§ **EXTRACT**:
— start —

- Born: December 29, 1930 Kalisz, Poland
- Died: October 8, 2025 (aged 94)
- Education: University of Toronto
- Occupation: Author
- Notable work: Helen Keremos series
- Spouse: Ottie Lockey ​(m. 2010)​
- Website: www.evezaremba.com

= Eve Zaremba =

Canadian mystery writer (1930–2025)

Eve Zaremba (December 29, 1930 – October 8, 2025) was a Canadian mystery writer. She was active in the Women’s liberation movement in the 1970s and 1980s. She published several novels focusing on Helen Keremos, a private detective described as the first lesbian character in literary history to be the main character in an ongoing series of mystery novels.

==Life and career==
Born in Poland on December 29, 1930, Zaremba moved to the United Kingdom with her family during World War II, spending the remainder of her childhood in London and then Scotland for 10 years. She immigrated to Canada with her parents in 1952, and graduated from the University of Toronto in 1963.

Zeremba's first Helen Keremos novel, A Reason to Kill, was published in 1978 by Paperjacks. At the time, it received little attention except for a feature in The Body Politic. Zaremba wrote five more books in the series and titles have been translated into German and Chinese editions. In 2019, Zaremba announced that a graphic novel adaptation of her second novel, Work for a Million, was expected to be published by Bedside Press in 2020. Following the closure of Bedside Press in 2019, the graphic novel (adapted by Amanda Deibert and illustrated by Selena Goulding) was published by McClellend & Stewart in 2021.

— end —

§ **LISTED ENTRIES**:
— start —

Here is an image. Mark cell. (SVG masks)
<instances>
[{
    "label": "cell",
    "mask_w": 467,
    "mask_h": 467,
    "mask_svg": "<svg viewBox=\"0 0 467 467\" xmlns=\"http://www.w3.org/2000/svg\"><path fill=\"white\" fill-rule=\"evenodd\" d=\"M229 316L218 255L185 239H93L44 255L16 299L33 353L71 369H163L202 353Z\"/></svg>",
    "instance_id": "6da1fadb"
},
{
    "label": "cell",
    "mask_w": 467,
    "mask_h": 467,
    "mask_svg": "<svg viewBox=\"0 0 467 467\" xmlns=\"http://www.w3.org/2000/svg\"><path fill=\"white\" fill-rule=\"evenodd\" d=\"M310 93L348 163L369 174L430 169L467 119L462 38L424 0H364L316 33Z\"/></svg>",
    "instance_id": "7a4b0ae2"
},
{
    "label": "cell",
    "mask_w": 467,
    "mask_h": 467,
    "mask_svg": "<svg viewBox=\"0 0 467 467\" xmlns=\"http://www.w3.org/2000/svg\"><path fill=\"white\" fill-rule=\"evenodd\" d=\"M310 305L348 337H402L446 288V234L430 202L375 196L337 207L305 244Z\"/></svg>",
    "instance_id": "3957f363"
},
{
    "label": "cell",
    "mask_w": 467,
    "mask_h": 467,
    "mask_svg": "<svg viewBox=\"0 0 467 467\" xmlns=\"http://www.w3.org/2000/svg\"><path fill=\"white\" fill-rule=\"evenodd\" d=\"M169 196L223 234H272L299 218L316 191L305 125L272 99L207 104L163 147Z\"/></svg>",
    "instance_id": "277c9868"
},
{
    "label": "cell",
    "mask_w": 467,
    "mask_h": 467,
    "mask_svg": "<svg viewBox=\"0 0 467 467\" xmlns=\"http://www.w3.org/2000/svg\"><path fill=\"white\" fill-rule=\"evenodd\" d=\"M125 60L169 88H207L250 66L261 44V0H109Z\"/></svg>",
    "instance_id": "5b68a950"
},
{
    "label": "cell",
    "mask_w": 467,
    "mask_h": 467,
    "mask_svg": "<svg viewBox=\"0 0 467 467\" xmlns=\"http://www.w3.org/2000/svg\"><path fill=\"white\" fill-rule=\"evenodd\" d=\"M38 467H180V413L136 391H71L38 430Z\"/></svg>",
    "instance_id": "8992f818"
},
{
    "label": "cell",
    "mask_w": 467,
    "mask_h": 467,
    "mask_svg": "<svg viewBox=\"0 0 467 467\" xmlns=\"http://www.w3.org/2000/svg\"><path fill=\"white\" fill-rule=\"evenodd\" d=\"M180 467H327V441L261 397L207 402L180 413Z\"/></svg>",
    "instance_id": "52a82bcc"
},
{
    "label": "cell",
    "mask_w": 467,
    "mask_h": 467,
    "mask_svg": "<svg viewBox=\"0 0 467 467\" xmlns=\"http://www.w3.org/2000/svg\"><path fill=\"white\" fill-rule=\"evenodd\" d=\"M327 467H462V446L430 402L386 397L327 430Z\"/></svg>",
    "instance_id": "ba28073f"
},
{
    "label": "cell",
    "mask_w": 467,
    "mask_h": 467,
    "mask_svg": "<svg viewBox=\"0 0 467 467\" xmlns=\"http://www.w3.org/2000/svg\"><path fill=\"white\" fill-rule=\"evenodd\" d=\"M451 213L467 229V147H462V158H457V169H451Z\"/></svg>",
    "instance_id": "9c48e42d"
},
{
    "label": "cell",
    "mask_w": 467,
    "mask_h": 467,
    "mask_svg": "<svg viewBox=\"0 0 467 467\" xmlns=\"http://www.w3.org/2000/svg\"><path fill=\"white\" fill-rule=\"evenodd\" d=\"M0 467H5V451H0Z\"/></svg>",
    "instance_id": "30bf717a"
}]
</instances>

— end —

§ **EXERCISE TASK**: Copy from "- Born: December" up to and including "of mystery novels." in the Eve Zaremba text word for word. Work only from the Eve Zaremba text.

§ **RESPONSE**:
- Born: December 29, 1930 Kalisz, Poland
- Died: October 8, 2025 (aged 94)
- Education: University of Toronto
- Occupation: Author
- Notable work: Helen Keremos series
- Spouse: Ottie Lockey ​(m. 2010)​
- Website: www.evezaremba.com

= Eve Zaremba =

Canadian mystery writer (1930–2025)

Eve Zaremba (December 29, 1930 – October 8, 2025) was a Canadian mystery writer. She was active in the Women’s liberation movement in the 1970s and 1980s. She published several novels focusing on Helen Keremos, a private detective described as the first lesbian character in literary history to be the main character in an ongoing series of mystery novels.